"Competition is about winning and losing. That is it. There is no middle ground. It's about being better than the next guy. That's what life is about."
This is a quote I stole from a fella named Matt Hopard**. Matt heard this statement being spewed from the ignorant mouth of a father to his now-jaded son. The topic at hand is that of competition. The need to be the winner. The *requirement* of this man's son to be "better than". The lesson being that anything less will be a failure and a disappointment. This father is not expressing his own desire to be better or a winner, but his expectations of his son to be the very best, like no one ever was. To capture success is his real test, to train himself is his cause. He must travel across the land , searching far and wide. Each Pokemon to underst- wait, I think I may be quoting something else.
I am sure this is a very common sentiment. It may be seen by some as motivation to do better and be better. What's wrong with that? Is it really "tantamount to child abuse", as Matt believes?
Well, here's the problem- any absolute is bound to be flawed. The fact is, there IS a middle ground. There are "losers" who are still a success, who still can makes something of themselves, or feel pride despite not being 100% perfect 100% of the time. Telling a child, your child, no matter his age or background, that he is, essentially, a failure if he does not always win will affect that child in various ways throughout his/her life. Some may be positive effects, but the thinking and the doing may also be negative. Now, it is true this applies to most words of wisdom, but there is a particular empathy, as well as common sense that is involved when it comes to parental advice. There's a difference between telling your child, "Always try everything new" and telling them, "If you think you have something positive to learn or experience from something new, give it a try!" Even this example may have its faults, but my point is, all wisdom must come with leeway. Not to mention, advice should be supportive rather than give a sense of shame or fear. No child gains from fear. Positive reinforcement is the wave of the future. We're moving forward from the hand slapping, head whacking, and emotional deterioration.
The one point that I have not made yet is that failure is not always fruitless, either. It is a learning tool and it may lead to winning in other ways. It leads to understanding, compassion, empathy, and most of all, it leads to resilience. Maybe not most of all, but it certainly does. I was inspired by this topic due to a patient I work with. This patient is extremely intelligent and has tons of potential, but his greatest downfall? His fear of failure. He refuses to play games he does not know how to play or that he is less than perfect at. He loves mechanical engineering, but he is very resistant to the idea of returning to school to continue his studies in fear of not being as successful as his own father expected him to be. This man is 52 and to this day, he fears failure due to his father's unrealistic expectations. His father did not believe in a middle ground, much like the father in aforementioned situation. It was either win or be a loser. This is a common theme I have noticed in the mentally ill patients I work with. They have lived a life being told they are never good enough. That simply trying their best was never good enough. That living life and trying things for the sake of giving it a go was never good enough. That their "normal" and healthy sibling is the better child because they are healthy and "normal". What was it that Einstein said about climbing a tree like a fish?

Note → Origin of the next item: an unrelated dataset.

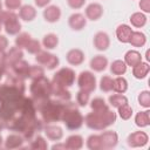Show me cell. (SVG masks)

"Everybody is a genius. But if you judge a fish by its ability to climb a tree, it will live its whole life believing that it is stupid.”
I was close.
We are individuals, we are flawed in a thousand ways. We are built to fail and lack and play pool and sometimes (or always) lose. Admittedly, when you are in a competition, you are trying to win. You are trying to reach that point of accomplishment, and "being better", and making the other dude buy you a drink, and bragging like an idiot. However, you are also trying to enjoy the game, and working on your skill, and letting your crush win, and cheating, getting caught, and laughing about it, and punching the other dude in the arm because you lost. It's a game foremost, a hobby or social activity.
The trick when it comes to competition is not only respecting the other player(s) at the end, win or lose, but respecting yourself as well. If you have been raised to believe that losing means you should belittle yourself, that is abuse. Any parent who puts pressure and disdain into the mind of a child is not considering the well-being of the child. A parent who makes their child feel loss of self-respect for one day or one month or their entire life is committing the act of child abuse. That is cruelty. That is unforgivable.